One of the prisoners recording these commentaries is James Keown. Mr. Keown is from Jefferson City, MO, the town where I live. In 2008 he was convicted of murder for poisoning his wife with Gatorade spiked with antifreeze. He’s serving a life prison sentence in Massachusetts.

In one of his three commentaries (Who Are You?) he describes being on the air at one of our local radio stations when, during a commercial break, he was arrested. I briefly met Keown a couple of times but didn’t know him.

I find these commentaries bizarre in a way I can’t quite put into words. Perhaps it’s the distinctive “announcer voice” Keown uses when making the recordings.

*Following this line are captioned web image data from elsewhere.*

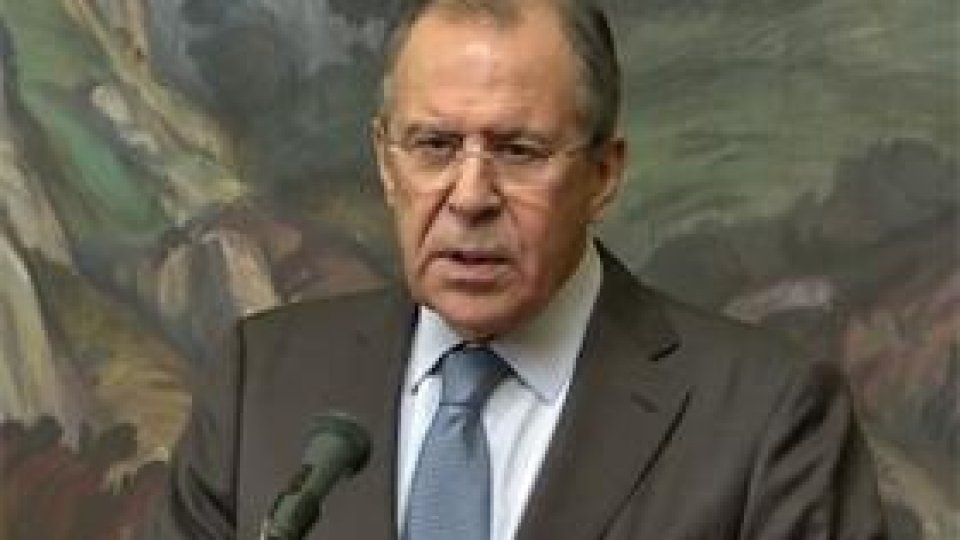 S. Lavrov: Occidentul urmăreşte schimbarea regimului din Rusia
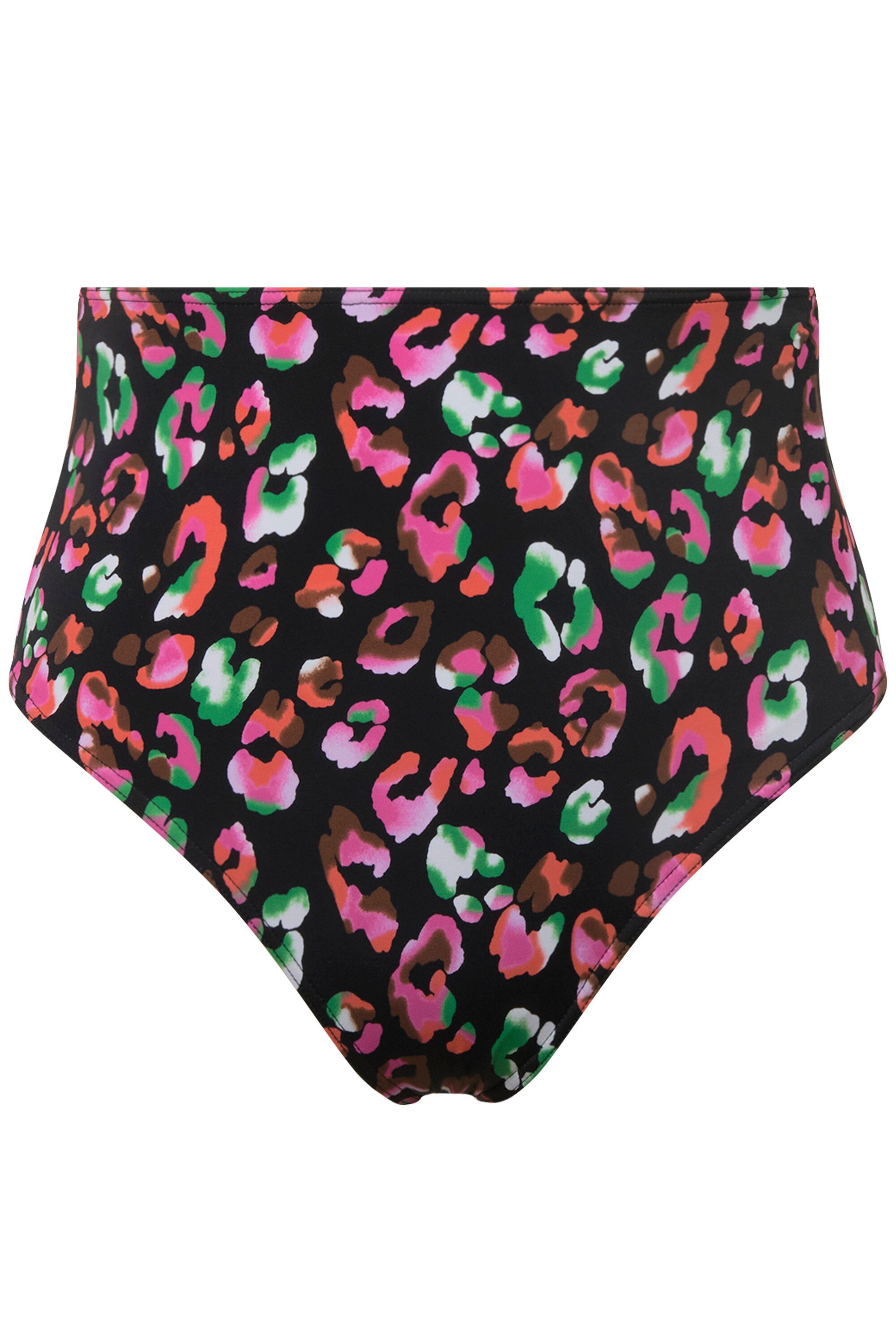 Studio Untold Bikinislip Bikini-Slip HighWaist Color-Leo günstig online kaufen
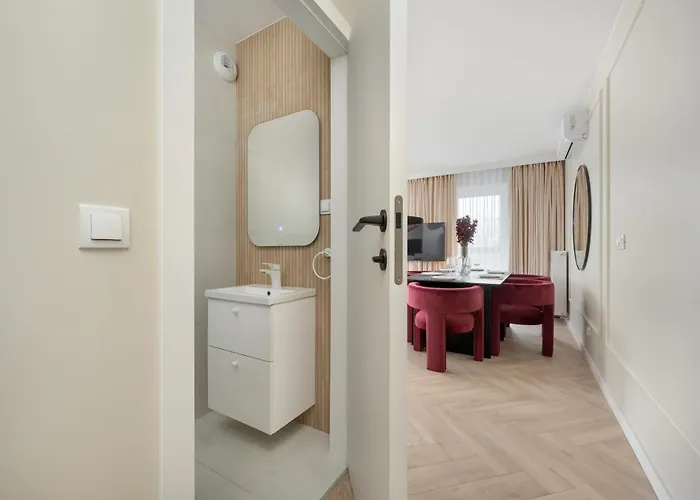 Apartmán Ekskluzywne Browary Wroclawskie Z Klimatyzacja By Renters Prestige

UPDATE (1/9/18): Keown has stopped updating his Prison Radio page. Just those three posts back in 2016. His appeal to the Massachusetts Supreme Judicial Court was rejected on October 23, 2017.

Missouri Death Row Audio

In the late ’90s I created a website called A Missourinet reporter had served as a witness (while covering) of every execution going back to 1989. There was no death row website because a) the web was still pretty new at the time and b) the Missouri Department of Corrections went to some lengths to avoid the term “death row,” even though prisoners sentenced to — and awaiting — execution were housed together.

At each execution, a packet of information was handed out to reporters and a stack of those were gathering dust in the Missourinet newsroom. News Director Bob Priddy and I began putting that information online and it quickly became the de facto site for information about capital punishment in Missouri. I maintained the site until I retired in 2012.

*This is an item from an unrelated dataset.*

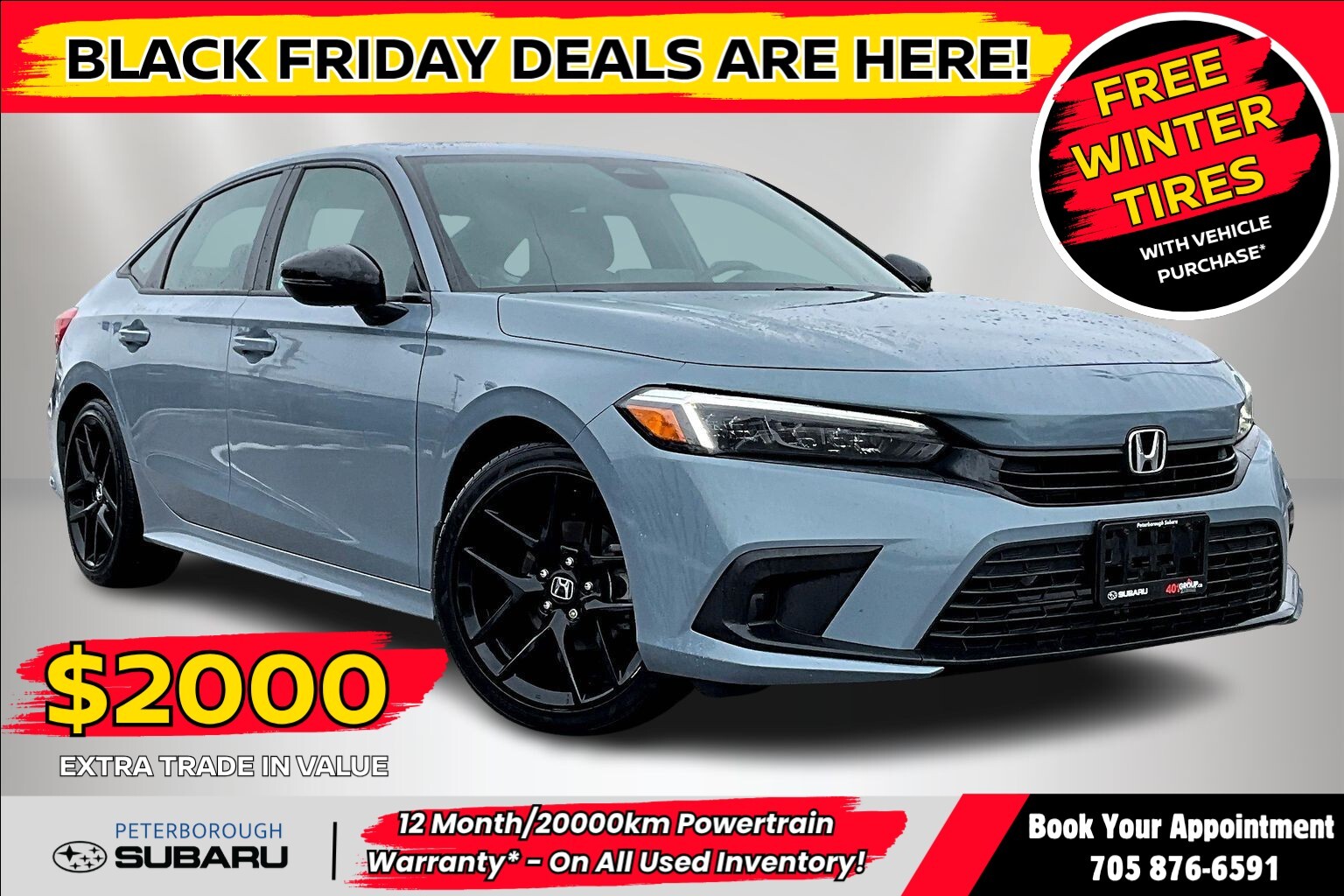 2022 Honda Civic Sedan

The site included a page with some of the history of capital punishment, including audio recorded by Missourinet reporters. As of this writing, much of that audio is no longer available on the site. The site was moved a few times, different servers, different platforms… files get misplaced or lost. My buddy Phil Atkinson did his best to find some of those and I’ve archived them here.

Missouri hasn’t executed anyone in a couple of years but they had quite run at one point. The audio includes post-execution news conferences, interviews with victims’ families, opponents and proponents, and the condemned.

Live-streaming body cam video

bodycam“Taser plans to roll out live-streaming capabilities in 2017, and he expects facial recognition to become a reality someday so agencies can query police records or social networks in real time. An officer could patrol the Las Vegas Strip with a camera streaming to the cloud, “and there is real-time analysis, and then in my earpiece there is, ‘Hey, that guy you just passed 20 feet ago has an outstanding warrant.’”

Or that the guy you pulled over because he has “a wide nose” has NO outstanding warrants.

“The basic Axon camera must be activated manually, but departments can buy Axon Signal, which activates the device automatically in certain situations, such as when an officer flicks on the light bar on his car. For $10 per officer per month, another Taser service links files with existing dispatch and records software, so officers no longer need to individually tag files for retention or risk having an untagged file automatically deleted.”